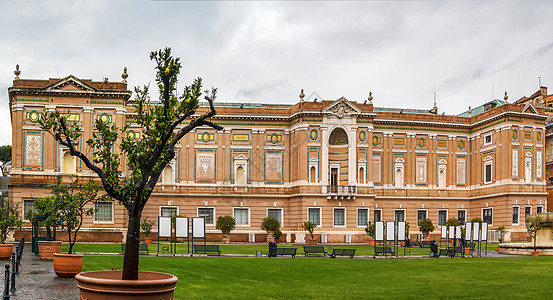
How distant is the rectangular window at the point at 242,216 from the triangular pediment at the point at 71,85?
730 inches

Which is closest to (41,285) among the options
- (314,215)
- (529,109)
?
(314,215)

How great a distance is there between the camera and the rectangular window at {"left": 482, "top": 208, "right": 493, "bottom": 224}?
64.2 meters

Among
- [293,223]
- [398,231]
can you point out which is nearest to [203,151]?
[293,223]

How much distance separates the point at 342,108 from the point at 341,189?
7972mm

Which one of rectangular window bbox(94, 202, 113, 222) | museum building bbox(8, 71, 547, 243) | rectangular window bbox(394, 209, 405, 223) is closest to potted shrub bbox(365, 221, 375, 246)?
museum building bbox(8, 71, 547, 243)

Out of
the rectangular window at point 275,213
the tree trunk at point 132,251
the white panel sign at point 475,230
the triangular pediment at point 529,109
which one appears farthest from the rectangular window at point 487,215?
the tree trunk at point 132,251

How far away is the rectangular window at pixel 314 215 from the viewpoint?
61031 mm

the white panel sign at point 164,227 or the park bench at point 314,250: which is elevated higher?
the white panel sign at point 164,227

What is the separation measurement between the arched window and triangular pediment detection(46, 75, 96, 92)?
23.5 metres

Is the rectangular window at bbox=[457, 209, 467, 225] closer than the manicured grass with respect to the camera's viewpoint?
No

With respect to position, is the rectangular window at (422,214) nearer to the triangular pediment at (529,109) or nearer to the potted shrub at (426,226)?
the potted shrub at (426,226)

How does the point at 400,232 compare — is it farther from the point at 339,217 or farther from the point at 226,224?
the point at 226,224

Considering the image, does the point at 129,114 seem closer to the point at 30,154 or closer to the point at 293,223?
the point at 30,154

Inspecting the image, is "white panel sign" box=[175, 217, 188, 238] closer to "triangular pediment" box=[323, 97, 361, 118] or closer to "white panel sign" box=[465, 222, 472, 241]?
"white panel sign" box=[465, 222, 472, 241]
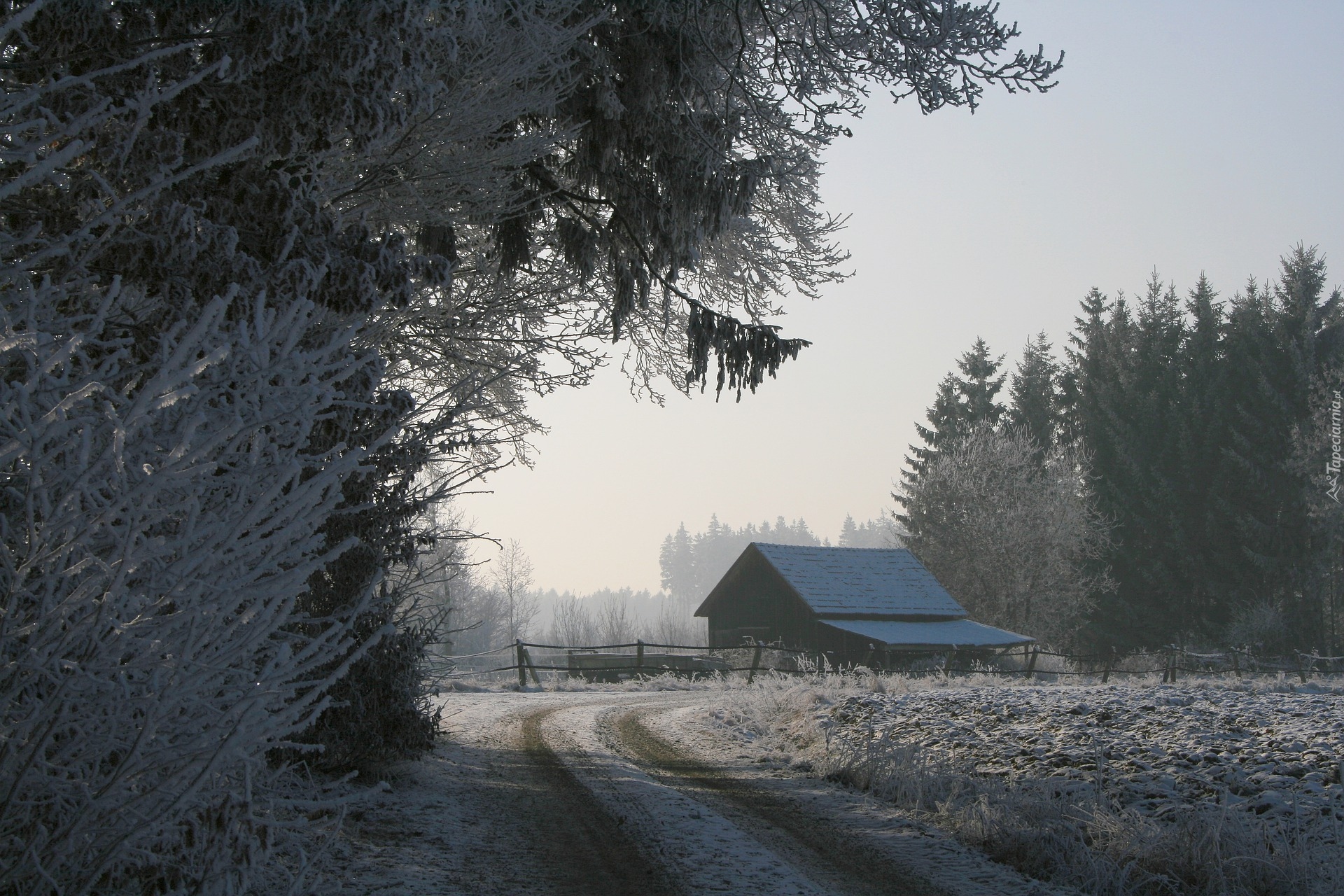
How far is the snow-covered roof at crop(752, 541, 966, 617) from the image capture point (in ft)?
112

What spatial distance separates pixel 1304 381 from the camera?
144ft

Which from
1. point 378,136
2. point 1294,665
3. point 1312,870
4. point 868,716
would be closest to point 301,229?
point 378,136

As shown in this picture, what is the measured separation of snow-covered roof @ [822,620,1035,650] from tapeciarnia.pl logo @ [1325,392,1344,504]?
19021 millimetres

+++

_WORK INSTRUCTIONS_
Rewrite the listing above, substituting "gable pediment" for each occurrence of "triangular pediment" and keeping all other text unchanged. Omit the pictures from your answer.

_OUTPUT FOR THIS EXERCISE_
How distant is the rectangular window at the point at 242,216 from the gable pediment at the point at 71,85?
730 inches

Which is closest to (41,285) among the options
- (314,215)
- (529,109)
?
(314,215)

How great a distance is there between the camera and the rectangular window at {"left": 482, "top": 208, "right": 493, "bottom": 224}?
64.2 meters

Among
- [293,223]
- [398,231]
can you point out which is nearest to [203,151]?
[293,223]

How much distance separates the point at 342,108 from the point at 341,189?
7972mm

Which one of rectangular window bbox(94, 202, 113, 222) | museum building bbox(8, 71, 547, 243) | rectangular window bbox(394, 209, 405, 223) is closest to potted shrub bbox(365, 221, 375, 246)?
museum building bbox(8, 71, 547, 243)

Out of
the rectangular window at point 275,213
the tree trunk at point 132,251
the white panel sign at point 475,230
the gable pediment at point 529,109
which one appears farthest from the rectangular window at point 487,215?
the tree trunk at point 132,251

How far away is the rectangular window at pixel 314 215 from the viewpoint?
61031 mm

the white panel sign at point 164,227 or the park bench at point 314,250: which is elevated higher?
the white panel sign at point 164,227

What is the separation measurement between the arched window and gable pediment detection(46, 75, 96, 92)?
23.5 metres

Is the rectangular window at bbox=[457, 209, 467, 225] closer than the manicured grass with respect to the camera's viewpoint?
No

With respect to position, is the rectangular window at (422,214) nearer to the gable pediment at (529,109) or nearer to the potted shrub at (426,226)?
the potted shrub at (426,226)

How does the point at 400,232 compare — is it farther from the point at 339,217 or farther from the point at 226,224?
the point at 226,224

Considering the image, does the point at 129,114 seem closer to the point at 30,154 or closer to the point at 293,223?
the point at 30,154

Inspecting the image, is "white panel sign" box=[175, 217, 188, 238] closer to "gable pediment" box=[323, 97, 361, 118] or closer to "white panel sign" box=[465, 222, 472, 241]?
"white panel sign" box=[465, 222, 472, 241]
How far is the snow-covered roof at crop(752, 541, 966, 617) from the image capture point (in ft)?
112

What spatial distance separates pixel 1304 381 from the camera?
144ft

Which from
1. point 378,136
2. point 1294,665
3. point 1312,870
4. point 868,716
would be closest to point 301,229?
point 378,136

As shown in this picture, what is the measured separation of snow-covered roof @ [822,620,1035,650] from tapeciarnia.pl logo @ [1325,392,1344,504]?
19021 millimetres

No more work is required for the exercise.